■ Selected text ■

((

There was everything you would expect at a birthday party: a personalized cake, a big bouquet of roses, heartfelt speeches and fine music with close friends.
Princeton Symphony Orchestra brought all those warm surprises to weekend concerts titled “Rossen’s 60th Birthday Celebration,” Jan. 11-12, to mark music director Rossen Milanov’s milestone. The celebratory program of Russian music paired the sweeping romanticism of Pyotr Ilyich Tchaikovsky’s Manfred Symphony in B Minor with the lighthearted neoclassicism of Igor Stravinsky’s Violin Concerto in D Major, featuring guest artist Leila Josefowicz.
At the Jan. 12 performance at Princeton University’s Richardson Auditorium, Milanov conducted Manfred with a sense of occasion. He turned the orchestra loose and the effect was exciting and intense. Josefowicz shared a warm rapport with both him and the musicians, and showed off her athletic range of playing — confident and spontaneous.

))

■ Dataset content ■
((

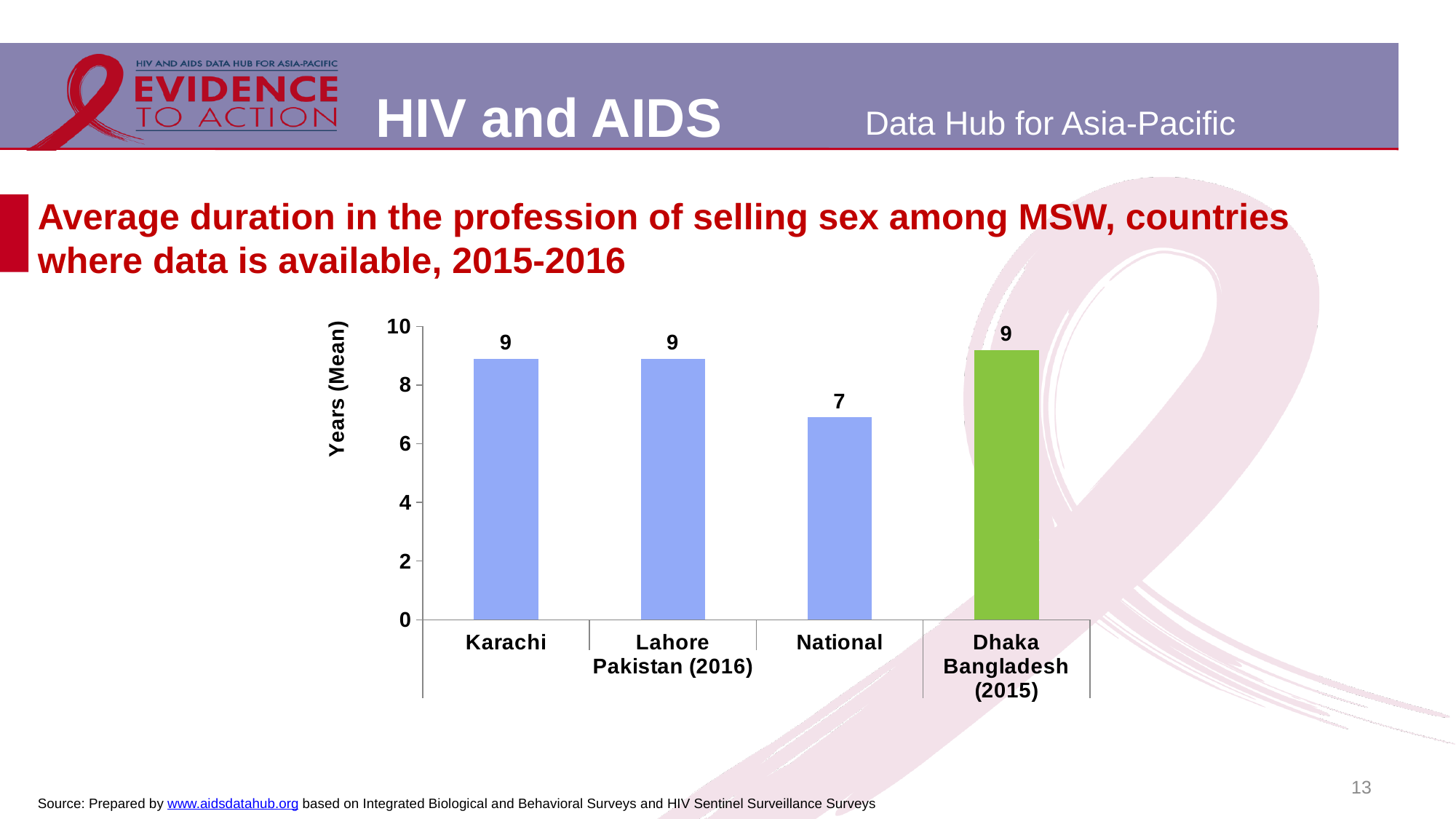
What colour is the bar for Dhaka, Bangladesh? Green What is the value shown for National (Pakistan)? 7 What is the average duration in years for Dhaka, Bangladesh (2015)? 9 What is the difference between the values for Karachi and National? 2 How many bars are shown in the chart? 4 What is the average duration in years for Lahore? 9 Which category has the lowest average duration? National What kind of chart is shown on the slide? Bar chart Which is larger, the value for Lahore or the value for National? Lahore What is the average duration in years for Karachi? 9 What is the label of the vertical axis? Years (Mean) Is the value for National greater or less than 8? less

))

■ Directions ■
A. List the things the concert review says you would expect at a birthday party.
B. According to the concert review, which guest artist was featured in Stravinsky's Violin Concerto in D Major?
C. Return the passage of the concert review starting at "At the Jan." and ending at "confident and spontaneous.".

■ Solutions for each task ■
A.
- a personalized cake
- a big bouquet of roses
- heartfelt speeches
- fine music with close friends

B. Leila Josefowicz

C.
At the Jan. 12 performance at Princeton University’s Richardson Auditorium, Milanov conducted Manfred with a sense of occasion. He turned the orchestra loose and the effect was exciting and intense. Josefowicz shared a warm rapport with both him and the musicians, and showed off her athletic range of playing — confident and spontaneous.